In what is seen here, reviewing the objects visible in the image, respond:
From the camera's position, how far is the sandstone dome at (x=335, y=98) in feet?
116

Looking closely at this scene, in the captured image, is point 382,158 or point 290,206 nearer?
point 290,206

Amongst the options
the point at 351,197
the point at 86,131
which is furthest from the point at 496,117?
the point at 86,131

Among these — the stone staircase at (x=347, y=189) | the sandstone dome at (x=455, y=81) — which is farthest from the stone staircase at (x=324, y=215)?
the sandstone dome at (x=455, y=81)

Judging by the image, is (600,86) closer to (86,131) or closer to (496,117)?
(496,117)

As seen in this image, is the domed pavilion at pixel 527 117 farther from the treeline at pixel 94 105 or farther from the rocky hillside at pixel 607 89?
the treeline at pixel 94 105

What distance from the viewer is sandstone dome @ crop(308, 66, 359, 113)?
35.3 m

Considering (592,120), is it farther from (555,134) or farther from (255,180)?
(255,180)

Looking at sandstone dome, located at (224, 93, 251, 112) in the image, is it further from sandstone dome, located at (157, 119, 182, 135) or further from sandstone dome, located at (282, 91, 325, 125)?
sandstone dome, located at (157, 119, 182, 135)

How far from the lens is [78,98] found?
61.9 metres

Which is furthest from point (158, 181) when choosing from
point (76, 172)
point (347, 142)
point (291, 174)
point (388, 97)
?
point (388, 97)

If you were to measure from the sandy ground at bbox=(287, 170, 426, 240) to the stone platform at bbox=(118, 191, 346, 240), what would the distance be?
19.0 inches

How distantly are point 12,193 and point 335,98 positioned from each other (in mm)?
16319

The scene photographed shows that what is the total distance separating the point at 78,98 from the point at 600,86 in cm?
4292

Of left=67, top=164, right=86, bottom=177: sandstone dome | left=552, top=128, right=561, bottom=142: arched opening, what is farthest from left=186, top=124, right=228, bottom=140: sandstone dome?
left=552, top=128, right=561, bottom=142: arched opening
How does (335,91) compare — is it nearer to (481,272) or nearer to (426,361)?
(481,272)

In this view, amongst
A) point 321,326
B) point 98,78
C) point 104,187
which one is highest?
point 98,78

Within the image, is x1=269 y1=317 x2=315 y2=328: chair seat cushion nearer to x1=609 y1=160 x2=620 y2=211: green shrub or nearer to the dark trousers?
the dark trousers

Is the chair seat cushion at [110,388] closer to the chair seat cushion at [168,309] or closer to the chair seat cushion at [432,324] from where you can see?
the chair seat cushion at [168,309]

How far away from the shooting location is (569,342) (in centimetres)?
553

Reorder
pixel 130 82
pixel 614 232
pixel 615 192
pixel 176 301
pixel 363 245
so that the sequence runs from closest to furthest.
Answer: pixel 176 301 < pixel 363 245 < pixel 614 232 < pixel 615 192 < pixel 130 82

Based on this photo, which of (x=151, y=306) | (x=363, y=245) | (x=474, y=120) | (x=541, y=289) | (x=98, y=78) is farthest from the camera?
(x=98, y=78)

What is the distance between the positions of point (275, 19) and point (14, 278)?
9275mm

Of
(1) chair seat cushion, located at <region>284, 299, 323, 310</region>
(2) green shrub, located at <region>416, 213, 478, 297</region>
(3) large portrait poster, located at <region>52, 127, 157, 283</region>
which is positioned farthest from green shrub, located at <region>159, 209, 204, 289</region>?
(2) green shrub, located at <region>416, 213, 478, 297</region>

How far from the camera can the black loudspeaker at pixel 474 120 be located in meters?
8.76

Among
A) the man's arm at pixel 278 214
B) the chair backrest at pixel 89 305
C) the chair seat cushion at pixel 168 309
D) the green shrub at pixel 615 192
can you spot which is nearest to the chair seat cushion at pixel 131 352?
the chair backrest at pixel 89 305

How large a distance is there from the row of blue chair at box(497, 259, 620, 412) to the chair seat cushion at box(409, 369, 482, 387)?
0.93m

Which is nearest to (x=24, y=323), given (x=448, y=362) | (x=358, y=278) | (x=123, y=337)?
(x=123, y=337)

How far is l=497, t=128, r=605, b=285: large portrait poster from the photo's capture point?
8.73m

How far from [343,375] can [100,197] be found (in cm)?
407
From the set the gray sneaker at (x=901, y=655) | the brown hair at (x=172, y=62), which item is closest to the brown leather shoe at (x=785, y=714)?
...
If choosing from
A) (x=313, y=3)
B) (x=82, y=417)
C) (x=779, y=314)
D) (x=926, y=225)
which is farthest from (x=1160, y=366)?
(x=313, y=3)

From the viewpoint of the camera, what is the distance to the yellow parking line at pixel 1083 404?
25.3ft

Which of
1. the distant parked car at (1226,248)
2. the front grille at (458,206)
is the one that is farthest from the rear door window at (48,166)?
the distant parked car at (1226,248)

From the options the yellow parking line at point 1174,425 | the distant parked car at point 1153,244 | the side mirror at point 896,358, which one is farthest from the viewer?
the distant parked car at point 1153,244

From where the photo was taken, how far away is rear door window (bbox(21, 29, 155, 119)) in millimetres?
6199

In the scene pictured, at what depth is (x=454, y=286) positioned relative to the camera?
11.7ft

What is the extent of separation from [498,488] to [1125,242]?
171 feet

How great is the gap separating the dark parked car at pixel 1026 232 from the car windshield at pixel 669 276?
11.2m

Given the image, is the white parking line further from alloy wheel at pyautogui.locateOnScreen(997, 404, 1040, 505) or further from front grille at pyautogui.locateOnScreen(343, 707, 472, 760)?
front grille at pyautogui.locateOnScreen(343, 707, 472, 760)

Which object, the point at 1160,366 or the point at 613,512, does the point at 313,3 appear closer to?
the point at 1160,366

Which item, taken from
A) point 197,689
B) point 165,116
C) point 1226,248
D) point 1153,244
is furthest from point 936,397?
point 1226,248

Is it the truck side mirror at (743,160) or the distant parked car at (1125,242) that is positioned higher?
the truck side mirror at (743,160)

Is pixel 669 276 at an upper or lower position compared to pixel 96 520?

[Written task] Copy the listing exactly, beginning at the line containing "Is it the truck" and continuing through the line containing "Is pixel 669", with both of those lines included.

[Answer for the task]
Is it the truck side mirror at (743,160) or the distant parked car at (1125,242) that is positioned higher?
the truck side mirror at (743,160)

Is pixel 669 276 at an upper or lower position compared to pixel 96 520?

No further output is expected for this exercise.